**Your tasks:**
1. From the Mass Effect 3 review, reproduce the passage from "Wednesday, March 7, 2012" up to and including "it measure up?".
2. Answer these questions using the Mass Effect 3 review:
(a) On what date was the review posted?
(b) How many years have passed since the first Mass Effect game?
(c) What did a squadmate say while the author was exploring a mysterious base?
3. Condense the paragraph of the Mass Effect 3 review that begins "That said, the writing" into a bulleted list of its main points.

**Document segment:**
• • • • • • •

Wednesday, March 7, 2012

Mass Effect 3: First Impressions

Welcome home
This is it: the final installment in the epic Mass Effect series. The stakes couldn't be higher, but everyone is gathering for the final fight. I have never been this invested in a video game. The hype was tremendous, and now I have had a chance to play it for several evenings. So how does it measure up?

First, Mass Effect 3 looks amazing. You can tell that two years have passed since Mass Effect 2, and five since the first game. Everything from the environments to the characters to the animations is superb, and it's a good thing, because even though I'm only a few missions into the game, the set pieces I have already seen have firmly established the massive scope of the conflict.

That said, the writing has not been perfect. There have been a few great lines that had me smiling or raising my eyebrows - the reintroduction of an old favorite character had several tongue-in-cheek references to previous games, and there have been a few times that someone has said something that really brought home what people have lost and stand to lose. Overall though, the dialog has had to catch the player up on a lot of backstory in case the player is new to the Mass Effect series, and a lot of times it feels clumsy. The individual missions have also suffered some cringe-worthy dialog. The highlight was a moment when I was exploring a mysterious base and one of my squadmates said, "Look, a console. It has recordings of what happened here." It was the dialog equivalent of pointing something out by grabbing the player's head and pointing it.

• • • • • • •

**Data segment:**
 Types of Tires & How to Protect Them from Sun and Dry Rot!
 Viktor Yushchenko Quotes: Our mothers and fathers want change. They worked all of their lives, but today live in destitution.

• • • • • • •

**Numbered responses:**
1.
Wednesday, March 7, 2012

Mass Effect 3: First Impressions

Welcome home
This is it: the final installment in the epic Mass Effect series. The stakes couldn't be higher, but everyone is gathering for the final fight. I have never been this invested in a video game. The hype was tremendous, and now I have had a chance to play it for several evenings. So how does it measure up?

2.
(a) Wednesday, March 7, 2012.
(b) Five years.
(c) "Look, a console. It has recordings of what happened here."

3.
- The writing has not been perfect.
- Some great lines stand out, including tongue-in-cheek references to previous games when an old favorite character returns, and moments that convey what people have lost and stand to lose.
- The dialog often feels clumsy because it must catch new players up on a lot of backstory.
- Individual missions contain cringe-worthy dialog, such as a squadmate announcing, "Look, a console. It has recordings of what happened here."
- That line was the dialog equivalent of grabbing the player's head and pointing it.